**WHAT THE EXERCISE ASKS**
Wherever the word "taurinus" appears in a line of the records, copy that line.

**MATERIAL FOR THE TASK**

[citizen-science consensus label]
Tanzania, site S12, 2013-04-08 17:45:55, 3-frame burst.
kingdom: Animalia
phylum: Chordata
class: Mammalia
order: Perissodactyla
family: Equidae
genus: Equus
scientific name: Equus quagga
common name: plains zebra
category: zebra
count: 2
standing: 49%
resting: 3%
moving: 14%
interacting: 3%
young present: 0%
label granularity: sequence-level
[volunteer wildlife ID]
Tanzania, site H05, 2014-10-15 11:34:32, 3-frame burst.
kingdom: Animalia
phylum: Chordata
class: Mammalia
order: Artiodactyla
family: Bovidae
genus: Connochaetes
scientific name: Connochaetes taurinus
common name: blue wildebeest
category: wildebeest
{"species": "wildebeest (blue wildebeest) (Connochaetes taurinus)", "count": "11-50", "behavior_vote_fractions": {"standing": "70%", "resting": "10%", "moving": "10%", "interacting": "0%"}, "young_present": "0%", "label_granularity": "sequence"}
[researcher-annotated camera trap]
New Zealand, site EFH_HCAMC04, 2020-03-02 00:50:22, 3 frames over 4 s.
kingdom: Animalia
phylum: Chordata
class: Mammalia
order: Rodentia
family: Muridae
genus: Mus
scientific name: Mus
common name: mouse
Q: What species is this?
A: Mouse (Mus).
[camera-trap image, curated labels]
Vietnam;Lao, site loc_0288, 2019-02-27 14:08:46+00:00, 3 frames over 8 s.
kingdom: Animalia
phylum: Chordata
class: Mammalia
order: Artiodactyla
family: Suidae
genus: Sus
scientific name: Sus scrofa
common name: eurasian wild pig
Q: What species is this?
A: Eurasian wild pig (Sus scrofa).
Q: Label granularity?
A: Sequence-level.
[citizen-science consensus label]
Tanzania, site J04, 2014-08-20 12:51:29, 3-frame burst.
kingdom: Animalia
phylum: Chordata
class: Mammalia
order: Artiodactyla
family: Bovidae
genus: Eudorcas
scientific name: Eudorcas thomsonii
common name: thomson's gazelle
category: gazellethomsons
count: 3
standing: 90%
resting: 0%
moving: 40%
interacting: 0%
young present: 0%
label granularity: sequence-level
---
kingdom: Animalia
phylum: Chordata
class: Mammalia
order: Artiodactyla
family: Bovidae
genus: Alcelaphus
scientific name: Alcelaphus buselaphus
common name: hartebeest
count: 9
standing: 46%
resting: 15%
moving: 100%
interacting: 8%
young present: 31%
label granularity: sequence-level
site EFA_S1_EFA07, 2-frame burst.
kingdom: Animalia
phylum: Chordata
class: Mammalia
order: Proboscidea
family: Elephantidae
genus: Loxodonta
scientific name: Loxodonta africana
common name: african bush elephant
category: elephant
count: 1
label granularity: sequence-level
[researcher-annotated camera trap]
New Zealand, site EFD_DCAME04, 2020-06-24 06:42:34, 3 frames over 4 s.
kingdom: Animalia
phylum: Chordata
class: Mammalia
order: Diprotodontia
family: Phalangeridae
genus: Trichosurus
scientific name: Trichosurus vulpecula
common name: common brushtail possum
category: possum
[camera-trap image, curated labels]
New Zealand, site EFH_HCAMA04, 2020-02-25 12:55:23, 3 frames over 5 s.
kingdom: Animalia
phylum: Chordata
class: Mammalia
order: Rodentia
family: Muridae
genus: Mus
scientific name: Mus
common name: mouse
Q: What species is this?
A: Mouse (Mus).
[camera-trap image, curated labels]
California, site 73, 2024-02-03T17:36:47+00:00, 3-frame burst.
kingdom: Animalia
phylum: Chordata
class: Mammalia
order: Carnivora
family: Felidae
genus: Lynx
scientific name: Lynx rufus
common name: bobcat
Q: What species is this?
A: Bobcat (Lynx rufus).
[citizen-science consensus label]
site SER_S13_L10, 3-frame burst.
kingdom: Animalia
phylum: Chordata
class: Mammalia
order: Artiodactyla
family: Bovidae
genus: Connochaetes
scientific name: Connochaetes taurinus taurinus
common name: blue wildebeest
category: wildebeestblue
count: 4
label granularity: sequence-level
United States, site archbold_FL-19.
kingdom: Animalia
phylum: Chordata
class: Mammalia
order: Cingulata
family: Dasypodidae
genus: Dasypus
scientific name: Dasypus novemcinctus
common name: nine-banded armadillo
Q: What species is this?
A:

**RESULT OF THIS EXERCISE**
scientific name: Connochaetes taurinus
{"species": "wildebeest (blue wildebeest) (Connochaetes taurinus)", "count": "11-50", "behavior_vote_fractions": {"standing": "70%", "resting": "10%", "moving": "10%", "interacting": "0%"}, "young_present": "0%", "label_granularity": "sequence"}
scientific name: Connochaetes taurinus taurinus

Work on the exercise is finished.